昭和46年1月3日 特別報修委員

 どうする事がほんとうかということは、なかなかいろんな場合、むつかしいことがたくさんあります。また、迷うことがある。ね。どうすることがほんとうか。
 そういうことの中に、あの、年賀状がありますね。ええ、もう、たくさんの年賀状の中に、ええ、もう、ほんとうに、もう迷惑するのがありますねえ、たくさん。どれもやっぱり、(?)なりませんしね。そして、別に何の御教えもなからなければ、その、まあ、その、年にいっぺんのはがきで、旧情をあっため合うと、いったような、そういう美しいものもなんも、そういうものなんにも考えない。はあ、珍し人から手紙が来とると言ったようなね。と、言えれるならまだいいですけどね。
 もう、全然その、何にもならないのが、たくさんある。これはまあ、あたくしが、ここでおかげを頂くようになって、二十年間ですけど、年賀状は、もう全然出さない事にして。ええ、まいりましたら、ああ、出さなきゃならないと思う(?)人は出すことにしてますから、段々おかげで減っていきますですね。
 ほんとにあの、お互いがですね、いかにもこう、人情から言うと、年にいっぺんくらい、昔知った人の誰でも、ね、あの、お互いの情を温め合うといったような、その、ふうに言いますけれども、実を言うたらね、そうじゃないと思うんですよね。
 あたくし、新たな人達が、新たなね、縁で結ばれていく人達が増えていくことは有り難いけどもね、もう十年も二十年も前の、ただ、年賀状だけで、繋がってるわけでもないけども、それを、あの、交わしておる、という、これはまあ、あたくしの考え方ですよ。
 こんな馬鹿げた話はないなあと、昔の良い風習とか、そういうものは残しておきたいと言うけども、もうこれは、なくしたらなくした方がいいと思うのが年賀状です。わたくしは、そう思うですよね。
 やはり、あの、義理にでも出さなければならないところは、やっぱりありますから、ですけども。ほんとに、もう、何にも感じないものがたくさんあること。それをもし、もう、忙しいのにね、年末の間、年賀状書くだけでも、たいへんですよね。そして、あたしできるだけそういうものは、もう、ふるい落としていかなきゃいけん。ね。そういうものは。 そして、言わばこちらがほんなら、高められていくということは、高められていく範囲においてですね、あの、今度は新たなね、交流を結んでいくという(?)出てくる。これは、大事にしなけりゃいけない。

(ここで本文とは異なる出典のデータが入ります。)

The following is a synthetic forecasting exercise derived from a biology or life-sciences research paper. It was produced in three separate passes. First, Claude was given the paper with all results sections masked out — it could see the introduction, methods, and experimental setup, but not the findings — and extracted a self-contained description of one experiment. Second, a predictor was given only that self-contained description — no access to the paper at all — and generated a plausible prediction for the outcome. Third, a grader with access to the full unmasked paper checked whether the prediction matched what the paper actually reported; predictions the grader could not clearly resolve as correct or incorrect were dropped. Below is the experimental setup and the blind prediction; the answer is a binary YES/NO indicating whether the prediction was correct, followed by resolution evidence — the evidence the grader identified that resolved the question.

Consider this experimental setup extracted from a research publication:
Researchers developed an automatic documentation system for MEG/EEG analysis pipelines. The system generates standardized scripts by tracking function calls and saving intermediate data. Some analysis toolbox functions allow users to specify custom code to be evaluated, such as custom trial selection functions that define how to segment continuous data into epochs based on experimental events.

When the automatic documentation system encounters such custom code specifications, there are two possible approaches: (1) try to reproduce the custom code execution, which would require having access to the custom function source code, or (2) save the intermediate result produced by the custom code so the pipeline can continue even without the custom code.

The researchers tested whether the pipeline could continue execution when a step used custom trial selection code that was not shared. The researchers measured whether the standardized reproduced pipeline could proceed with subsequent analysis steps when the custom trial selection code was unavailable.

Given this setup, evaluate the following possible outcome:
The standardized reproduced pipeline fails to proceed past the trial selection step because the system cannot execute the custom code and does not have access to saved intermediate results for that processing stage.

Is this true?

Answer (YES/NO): NO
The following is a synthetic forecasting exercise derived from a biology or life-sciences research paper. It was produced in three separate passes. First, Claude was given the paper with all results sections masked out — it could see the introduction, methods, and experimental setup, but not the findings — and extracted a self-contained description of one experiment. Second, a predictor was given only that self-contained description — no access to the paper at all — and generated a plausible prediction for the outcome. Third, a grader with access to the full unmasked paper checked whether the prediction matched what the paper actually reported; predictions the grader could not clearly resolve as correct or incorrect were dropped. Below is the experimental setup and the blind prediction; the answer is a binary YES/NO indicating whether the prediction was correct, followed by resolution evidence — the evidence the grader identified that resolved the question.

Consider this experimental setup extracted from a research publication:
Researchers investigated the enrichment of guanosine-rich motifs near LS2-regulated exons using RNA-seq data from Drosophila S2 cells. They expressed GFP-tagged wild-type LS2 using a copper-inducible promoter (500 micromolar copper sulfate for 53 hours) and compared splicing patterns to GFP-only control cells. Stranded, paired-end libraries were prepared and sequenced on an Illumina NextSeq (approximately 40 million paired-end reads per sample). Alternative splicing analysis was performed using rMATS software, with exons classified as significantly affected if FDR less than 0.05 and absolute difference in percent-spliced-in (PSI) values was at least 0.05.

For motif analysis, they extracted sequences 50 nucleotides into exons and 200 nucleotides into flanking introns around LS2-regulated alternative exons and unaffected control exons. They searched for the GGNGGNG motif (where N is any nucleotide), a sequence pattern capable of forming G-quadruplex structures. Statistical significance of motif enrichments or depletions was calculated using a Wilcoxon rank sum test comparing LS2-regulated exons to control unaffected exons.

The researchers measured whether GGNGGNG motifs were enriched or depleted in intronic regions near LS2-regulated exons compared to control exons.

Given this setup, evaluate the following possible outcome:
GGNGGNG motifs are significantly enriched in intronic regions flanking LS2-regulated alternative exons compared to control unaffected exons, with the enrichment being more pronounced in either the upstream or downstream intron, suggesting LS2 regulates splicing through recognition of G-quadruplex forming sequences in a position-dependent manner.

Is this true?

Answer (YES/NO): NO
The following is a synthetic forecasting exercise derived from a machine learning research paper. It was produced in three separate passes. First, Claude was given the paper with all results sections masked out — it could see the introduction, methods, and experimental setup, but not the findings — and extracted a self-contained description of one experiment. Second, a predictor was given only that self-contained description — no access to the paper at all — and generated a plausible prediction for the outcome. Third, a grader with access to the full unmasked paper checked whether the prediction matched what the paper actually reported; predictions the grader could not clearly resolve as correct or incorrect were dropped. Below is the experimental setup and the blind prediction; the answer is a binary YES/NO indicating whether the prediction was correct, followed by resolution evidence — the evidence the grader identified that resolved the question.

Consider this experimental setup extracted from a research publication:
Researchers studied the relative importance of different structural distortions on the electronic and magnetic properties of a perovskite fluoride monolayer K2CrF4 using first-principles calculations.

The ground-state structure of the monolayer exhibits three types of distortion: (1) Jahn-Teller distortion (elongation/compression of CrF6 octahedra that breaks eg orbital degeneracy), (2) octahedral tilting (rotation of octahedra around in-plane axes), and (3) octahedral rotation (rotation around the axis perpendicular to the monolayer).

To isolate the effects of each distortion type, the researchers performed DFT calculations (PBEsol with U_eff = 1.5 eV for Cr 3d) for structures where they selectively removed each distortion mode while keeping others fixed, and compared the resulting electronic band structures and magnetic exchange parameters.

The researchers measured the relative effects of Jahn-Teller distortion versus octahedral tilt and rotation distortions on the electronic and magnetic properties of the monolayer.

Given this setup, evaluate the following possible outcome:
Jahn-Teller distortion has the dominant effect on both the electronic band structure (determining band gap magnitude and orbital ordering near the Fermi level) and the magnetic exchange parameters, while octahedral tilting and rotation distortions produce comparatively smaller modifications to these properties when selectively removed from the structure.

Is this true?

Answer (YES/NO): YES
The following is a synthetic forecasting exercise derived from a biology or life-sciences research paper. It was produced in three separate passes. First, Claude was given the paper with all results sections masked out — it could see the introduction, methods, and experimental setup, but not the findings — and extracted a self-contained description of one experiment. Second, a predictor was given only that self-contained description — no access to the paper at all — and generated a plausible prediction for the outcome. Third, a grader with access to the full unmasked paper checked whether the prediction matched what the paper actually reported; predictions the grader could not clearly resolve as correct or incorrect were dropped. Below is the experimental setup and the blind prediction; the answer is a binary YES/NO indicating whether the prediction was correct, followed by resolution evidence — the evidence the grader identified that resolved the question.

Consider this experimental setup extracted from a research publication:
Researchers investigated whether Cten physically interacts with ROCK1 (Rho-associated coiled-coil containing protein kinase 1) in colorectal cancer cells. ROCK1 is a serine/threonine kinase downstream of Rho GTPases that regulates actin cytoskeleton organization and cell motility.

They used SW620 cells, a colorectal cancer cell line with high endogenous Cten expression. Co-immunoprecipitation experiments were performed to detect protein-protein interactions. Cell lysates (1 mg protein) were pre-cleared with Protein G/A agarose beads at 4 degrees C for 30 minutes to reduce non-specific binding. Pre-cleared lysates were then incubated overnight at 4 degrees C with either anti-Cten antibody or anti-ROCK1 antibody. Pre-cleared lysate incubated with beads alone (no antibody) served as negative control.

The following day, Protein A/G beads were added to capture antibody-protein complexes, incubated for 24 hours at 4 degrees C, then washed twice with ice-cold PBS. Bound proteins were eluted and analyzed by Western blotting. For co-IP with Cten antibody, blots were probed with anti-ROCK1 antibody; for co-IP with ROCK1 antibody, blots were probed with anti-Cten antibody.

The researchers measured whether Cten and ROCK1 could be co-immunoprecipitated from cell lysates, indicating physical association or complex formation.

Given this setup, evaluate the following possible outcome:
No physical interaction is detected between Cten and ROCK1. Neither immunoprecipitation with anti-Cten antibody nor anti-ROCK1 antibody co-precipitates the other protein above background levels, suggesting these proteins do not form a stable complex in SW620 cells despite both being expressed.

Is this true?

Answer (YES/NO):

 けれどももう、そしてね、あな、(?)く、ものは、もう、たとえばもう親戚でもね、たとえば、あのう、それは、ああ、はずれていくならもう、はずれていった方がいいと思うですね。ええ。
 でないとね、真の信心はできませんです。ね。災い、あの、迷惑しますね。進み、進みにくいです。これはもう、ああ、何でもない時にね、(?)書いてから、ああ、(咳払い)。
 あたくしが、いろんな遊芸なんかに、凝っておる時には、やっぱりお友達も、遊芸関係なら、踊ったり三味線を弾いたりして遊ぶ人達が、お付き合いで集まって、やはり、年賀状でも、そういう人達からたくさんきたんですよね。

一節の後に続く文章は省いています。